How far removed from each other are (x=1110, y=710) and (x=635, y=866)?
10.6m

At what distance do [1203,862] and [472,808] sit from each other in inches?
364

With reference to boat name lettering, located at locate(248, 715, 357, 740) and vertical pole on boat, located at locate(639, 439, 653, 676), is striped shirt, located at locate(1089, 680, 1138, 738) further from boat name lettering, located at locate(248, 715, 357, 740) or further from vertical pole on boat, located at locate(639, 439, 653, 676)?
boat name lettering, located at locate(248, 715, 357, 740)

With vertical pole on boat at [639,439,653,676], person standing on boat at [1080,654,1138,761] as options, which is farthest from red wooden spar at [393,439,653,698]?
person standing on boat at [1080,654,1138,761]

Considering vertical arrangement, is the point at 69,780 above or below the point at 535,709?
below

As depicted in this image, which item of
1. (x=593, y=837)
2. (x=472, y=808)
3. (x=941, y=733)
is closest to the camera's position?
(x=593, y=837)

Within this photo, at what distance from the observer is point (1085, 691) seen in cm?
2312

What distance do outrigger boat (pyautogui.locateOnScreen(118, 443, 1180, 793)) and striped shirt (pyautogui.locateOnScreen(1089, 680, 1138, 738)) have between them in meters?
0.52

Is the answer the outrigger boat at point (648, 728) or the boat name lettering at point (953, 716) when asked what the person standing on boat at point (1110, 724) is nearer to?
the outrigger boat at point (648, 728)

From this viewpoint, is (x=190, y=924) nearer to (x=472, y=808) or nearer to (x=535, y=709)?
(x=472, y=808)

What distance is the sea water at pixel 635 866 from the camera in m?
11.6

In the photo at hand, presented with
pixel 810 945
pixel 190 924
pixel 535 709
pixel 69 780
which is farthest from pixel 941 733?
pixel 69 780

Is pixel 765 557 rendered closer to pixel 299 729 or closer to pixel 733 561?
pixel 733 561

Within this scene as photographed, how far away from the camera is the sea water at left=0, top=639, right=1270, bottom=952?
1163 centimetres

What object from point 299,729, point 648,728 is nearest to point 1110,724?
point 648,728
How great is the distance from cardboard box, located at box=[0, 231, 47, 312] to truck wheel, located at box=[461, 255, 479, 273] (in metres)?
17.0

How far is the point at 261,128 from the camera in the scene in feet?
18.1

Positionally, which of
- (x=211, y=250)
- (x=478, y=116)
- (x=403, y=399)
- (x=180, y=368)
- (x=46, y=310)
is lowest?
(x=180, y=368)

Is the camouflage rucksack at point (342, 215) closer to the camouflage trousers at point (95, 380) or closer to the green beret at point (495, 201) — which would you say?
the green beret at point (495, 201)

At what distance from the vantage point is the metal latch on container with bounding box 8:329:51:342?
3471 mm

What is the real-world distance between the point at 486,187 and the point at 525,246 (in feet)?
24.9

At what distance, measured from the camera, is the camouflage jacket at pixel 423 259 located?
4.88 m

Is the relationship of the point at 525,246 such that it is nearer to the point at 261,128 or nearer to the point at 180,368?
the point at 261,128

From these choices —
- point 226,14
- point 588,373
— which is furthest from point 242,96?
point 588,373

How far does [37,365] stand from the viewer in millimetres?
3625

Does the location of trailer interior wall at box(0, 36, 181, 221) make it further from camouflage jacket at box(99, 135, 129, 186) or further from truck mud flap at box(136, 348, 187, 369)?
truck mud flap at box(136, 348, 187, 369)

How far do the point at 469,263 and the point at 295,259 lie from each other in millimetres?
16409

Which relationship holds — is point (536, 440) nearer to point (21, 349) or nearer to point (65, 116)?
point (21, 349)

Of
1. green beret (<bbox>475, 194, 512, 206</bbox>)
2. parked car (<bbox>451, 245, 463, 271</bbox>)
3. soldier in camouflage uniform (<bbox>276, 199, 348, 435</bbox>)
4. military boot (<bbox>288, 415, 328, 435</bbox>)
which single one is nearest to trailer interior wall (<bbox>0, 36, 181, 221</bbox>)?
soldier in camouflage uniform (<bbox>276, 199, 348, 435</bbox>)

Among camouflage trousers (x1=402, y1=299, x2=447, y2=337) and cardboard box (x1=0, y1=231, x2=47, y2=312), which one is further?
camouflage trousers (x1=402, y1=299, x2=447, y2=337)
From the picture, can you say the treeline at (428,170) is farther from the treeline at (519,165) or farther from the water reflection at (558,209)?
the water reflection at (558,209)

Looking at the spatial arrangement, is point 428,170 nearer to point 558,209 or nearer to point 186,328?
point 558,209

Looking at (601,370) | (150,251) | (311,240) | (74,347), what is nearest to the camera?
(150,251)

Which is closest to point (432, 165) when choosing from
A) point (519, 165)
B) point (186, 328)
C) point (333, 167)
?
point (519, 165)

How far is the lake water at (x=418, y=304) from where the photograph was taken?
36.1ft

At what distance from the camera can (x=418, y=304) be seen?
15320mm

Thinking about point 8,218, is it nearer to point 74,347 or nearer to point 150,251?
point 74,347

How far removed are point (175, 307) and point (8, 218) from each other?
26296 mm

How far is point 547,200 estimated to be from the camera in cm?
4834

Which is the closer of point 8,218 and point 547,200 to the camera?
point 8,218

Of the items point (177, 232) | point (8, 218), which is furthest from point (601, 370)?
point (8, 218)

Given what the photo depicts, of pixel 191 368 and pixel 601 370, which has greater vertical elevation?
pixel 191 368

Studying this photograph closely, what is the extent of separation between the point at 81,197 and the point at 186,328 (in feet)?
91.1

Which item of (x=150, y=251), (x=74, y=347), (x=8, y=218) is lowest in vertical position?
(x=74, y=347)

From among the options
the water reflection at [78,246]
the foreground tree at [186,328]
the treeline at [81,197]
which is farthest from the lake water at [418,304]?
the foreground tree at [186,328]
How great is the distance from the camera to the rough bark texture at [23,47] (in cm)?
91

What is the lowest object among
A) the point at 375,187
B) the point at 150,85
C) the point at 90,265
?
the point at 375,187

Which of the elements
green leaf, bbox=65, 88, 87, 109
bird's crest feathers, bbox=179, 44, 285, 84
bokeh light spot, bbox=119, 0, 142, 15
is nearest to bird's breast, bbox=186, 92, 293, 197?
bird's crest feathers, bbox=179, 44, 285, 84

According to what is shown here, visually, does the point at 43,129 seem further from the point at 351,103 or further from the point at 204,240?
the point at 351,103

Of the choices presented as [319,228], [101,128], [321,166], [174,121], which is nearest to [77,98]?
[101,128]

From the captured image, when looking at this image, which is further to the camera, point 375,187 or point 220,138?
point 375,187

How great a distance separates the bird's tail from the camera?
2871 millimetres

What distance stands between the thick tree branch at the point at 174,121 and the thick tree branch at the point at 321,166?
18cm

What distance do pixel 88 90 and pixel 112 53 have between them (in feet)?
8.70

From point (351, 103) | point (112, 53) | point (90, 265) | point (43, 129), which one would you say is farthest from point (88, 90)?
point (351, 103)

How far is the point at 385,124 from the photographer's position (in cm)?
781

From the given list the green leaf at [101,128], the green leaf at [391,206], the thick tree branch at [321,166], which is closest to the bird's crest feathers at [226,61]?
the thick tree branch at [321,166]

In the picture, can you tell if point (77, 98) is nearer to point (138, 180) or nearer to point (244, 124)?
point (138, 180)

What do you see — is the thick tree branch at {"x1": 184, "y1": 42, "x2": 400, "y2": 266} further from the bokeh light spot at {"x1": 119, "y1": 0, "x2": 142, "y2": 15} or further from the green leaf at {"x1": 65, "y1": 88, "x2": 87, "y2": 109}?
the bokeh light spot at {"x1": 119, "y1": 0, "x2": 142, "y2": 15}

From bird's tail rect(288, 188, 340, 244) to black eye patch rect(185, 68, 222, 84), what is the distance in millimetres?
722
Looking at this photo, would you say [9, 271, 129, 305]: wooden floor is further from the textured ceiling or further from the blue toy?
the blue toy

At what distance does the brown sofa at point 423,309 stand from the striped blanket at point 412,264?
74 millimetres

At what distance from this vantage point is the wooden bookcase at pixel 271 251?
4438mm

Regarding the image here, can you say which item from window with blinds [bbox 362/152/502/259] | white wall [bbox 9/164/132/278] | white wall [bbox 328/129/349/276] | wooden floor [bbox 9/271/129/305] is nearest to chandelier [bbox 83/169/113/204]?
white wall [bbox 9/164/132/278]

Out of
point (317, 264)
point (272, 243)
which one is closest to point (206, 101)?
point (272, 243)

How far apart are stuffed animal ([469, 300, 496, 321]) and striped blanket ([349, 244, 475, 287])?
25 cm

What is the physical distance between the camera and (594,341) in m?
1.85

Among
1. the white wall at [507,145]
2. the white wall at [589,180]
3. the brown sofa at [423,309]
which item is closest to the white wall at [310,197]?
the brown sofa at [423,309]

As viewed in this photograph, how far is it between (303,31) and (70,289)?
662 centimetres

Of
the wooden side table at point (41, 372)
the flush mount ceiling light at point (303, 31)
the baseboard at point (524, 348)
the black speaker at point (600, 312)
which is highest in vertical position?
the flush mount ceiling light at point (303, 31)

::::::

TASK DIRECTIONS: Reproduce word for word the material from the line containing "What is the physical" up to and including its final line.

RESPONSE BELOW:
What is the physical distance between the camera and (594,341) in m?
1.85

Among
1. the white wall at [507,145]
2. the white wall at [589,180]
3. the brown sofa at [423,309]
which item is closest to the white wall at [310,197]?
the brown sofa at [423,309]

As viewed in this photograph, how far is it between (303,31) and (70,289)?
662 centimetres

Of
the wooden side table at point (41, 372)
the flush mount ceiling light at point (303, 31)
the baseboard at point (524, 348)
the black speaker at point (600, 312)
which is highest in vertical position?
the flush mount ceiling light at point (303, 31)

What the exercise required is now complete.